- Exercises to complete:
[A] Answer these questions from the heart disease prediction text:
(i) Which method was used to fill in the missing data?
(ii) Which method was applied to the numeric variables?
(iii) How is the "New max heart rate based on age" variable calculated?
[B] Transcribe the heart disease prediction text word for word, starting at "- To improve" and ending at "maximum heart rate.".

- Text:

....

This project aims to predict whether individuals are at risk of heart disease using machine learning techniques.We used a dataset available on Kaggle, which you can access here
In the data preparation phase, we followed the following steps:
- There was no missing value problem in the data set. However, since it is not possible for values such as cholesterol, blood pressure and fasting blood sugar to be 0, we considered these variables as missing data. Since the percentage of missing values was around 14%, we filled the missing data with the KNN imputer method instead of deleting them.
- One-hot encoding method was applied to categorical variables and Standard Scaler method to numeric variables.
- To improve prediction accuracy, we added new features such as New age, New cholesterol, New resting bp s and New max heart rate based on age.
- New max heart rate based on age Represents the person's age-adjusted max heart rate.This variable is calculated by subtracting the person's age from their maximum heart rate.

....

- Record extracts:
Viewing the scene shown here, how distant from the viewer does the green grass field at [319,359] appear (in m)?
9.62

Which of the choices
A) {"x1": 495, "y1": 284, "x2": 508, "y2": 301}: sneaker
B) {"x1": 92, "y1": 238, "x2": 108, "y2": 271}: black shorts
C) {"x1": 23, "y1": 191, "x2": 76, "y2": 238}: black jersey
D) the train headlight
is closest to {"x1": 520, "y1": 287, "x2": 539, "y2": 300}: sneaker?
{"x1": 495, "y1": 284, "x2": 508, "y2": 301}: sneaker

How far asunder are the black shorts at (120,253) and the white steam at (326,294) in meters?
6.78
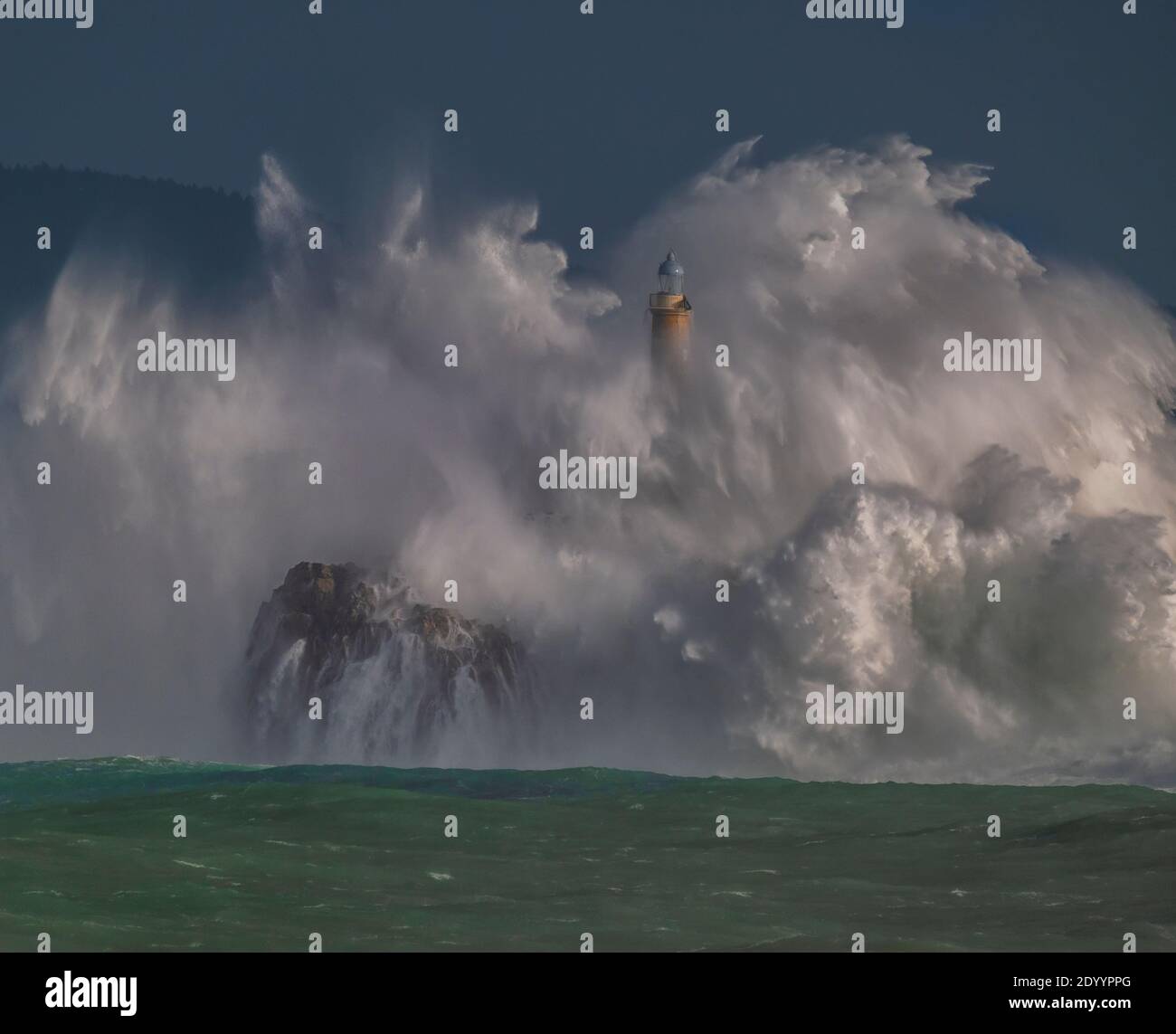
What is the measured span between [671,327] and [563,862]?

....

- Answers to the tasks:
[A]
(i) The KNN imputer method.
(ii) The Standard Scaler method.
(iii) By subtracting the person's age from their maximum heart rate.

[B]
- To improve prediction accuracy, we added new features such as New age, New cholesterol, New resting bp s and New max heart rate based on age.
- New max heart rate based on age Represents the person's age-adjusted max heart rate.This variable is calculated by subtracting the person's age from their maximum heart rate.